Me cuenta que al principio a ella le daba calentura. Cree que no sólo por la chinga de estar parada y haciendo esfuerzo físico todo el día, sino también por la pena de recoger calzones manchados, lavar trastes enmohecidos que nadie quiso lavar en su ausencia, señalar dónde dejó el bonche de moneditas de cinco pesos que la gente de la casa creyó perdido, sentir cómo la vigilan cuando está limpiando una de las habitaciones, escoger entre la ropa que van a tirar algo que le sirva para sus hijos, llevarse en un tupper itacate de la comida que sobró.

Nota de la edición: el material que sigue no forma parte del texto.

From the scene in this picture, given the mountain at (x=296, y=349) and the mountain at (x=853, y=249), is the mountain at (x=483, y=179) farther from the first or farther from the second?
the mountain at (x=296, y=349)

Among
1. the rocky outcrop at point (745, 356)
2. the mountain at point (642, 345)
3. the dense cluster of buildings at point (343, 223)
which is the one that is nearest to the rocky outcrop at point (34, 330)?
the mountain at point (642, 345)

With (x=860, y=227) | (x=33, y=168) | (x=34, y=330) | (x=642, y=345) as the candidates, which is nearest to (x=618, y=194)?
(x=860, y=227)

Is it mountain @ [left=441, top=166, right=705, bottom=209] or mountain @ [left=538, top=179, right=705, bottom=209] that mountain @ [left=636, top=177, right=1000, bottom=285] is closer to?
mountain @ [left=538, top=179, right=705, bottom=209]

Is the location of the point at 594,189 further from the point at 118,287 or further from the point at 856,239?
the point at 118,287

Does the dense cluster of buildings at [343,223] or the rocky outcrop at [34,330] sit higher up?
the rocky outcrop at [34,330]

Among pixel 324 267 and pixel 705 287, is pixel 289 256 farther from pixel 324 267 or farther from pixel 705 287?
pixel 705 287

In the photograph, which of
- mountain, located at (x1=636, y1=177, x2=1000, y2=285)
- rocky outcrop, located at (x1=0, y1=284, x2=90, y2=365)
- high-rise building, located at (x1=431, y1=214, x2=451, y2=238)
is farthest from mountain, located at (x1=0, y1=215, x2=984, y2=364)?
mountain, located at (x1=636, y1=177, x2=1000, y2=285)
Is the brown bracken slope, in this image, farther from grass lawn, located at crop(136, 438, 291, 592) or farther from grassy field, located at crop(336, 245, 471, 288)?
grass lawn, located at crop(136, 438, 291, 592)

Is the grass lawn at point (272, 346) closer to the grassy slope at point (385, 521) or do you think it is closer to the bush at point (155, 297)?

Según la Encuesta Nacional sobre Discriminación 2010 en México, 25 personas de cada 100 justifican darles de comer alimentos sobrantes a las empleadas del hogar.
—Lo peor, lo peor fue cuando tuve que limpiar una casa en la que hacían, yo creo, brujería o santería, una de esas cosas. Andaba tirando animalitos muertos. Yo tenía mucho miedo de que algo me pasara, de que algo se me fuera a pegar. Sí me sentí mal, eh. Yo creo que sí jalé una mala cosa.
—¿No cobras más por situaciones extrañas, por casas más grandes o sucias?
—Yo no sé cobrar. Llego con ese precio y lo que sea la voluntad de mis patrones.
—¿Has pensado en poner ciertas reglas? ¿Exigir mejores condiciones?
—¿Y que no me den trabajo?
—¿Qué vas a hacer cuando envejezcas?
—Primero dios mis hijos ya van a estar grandes y me van a ayudar.
A Rosa le urge terminar y me dice que entre mi lentitud y la plática la estoy atrasando. Me sienta en un sillón mientras ella hace veloz la estancia. Al terminar, la señora muy mayor le paga 200 pesos mientras me mira de reojo. Yo creo que sí pasé por su sobrina.
—¿Y ahora, Rosa?
—Ya me voy a cocer mis elotes. ¿También en eso me quieres “ayudar”?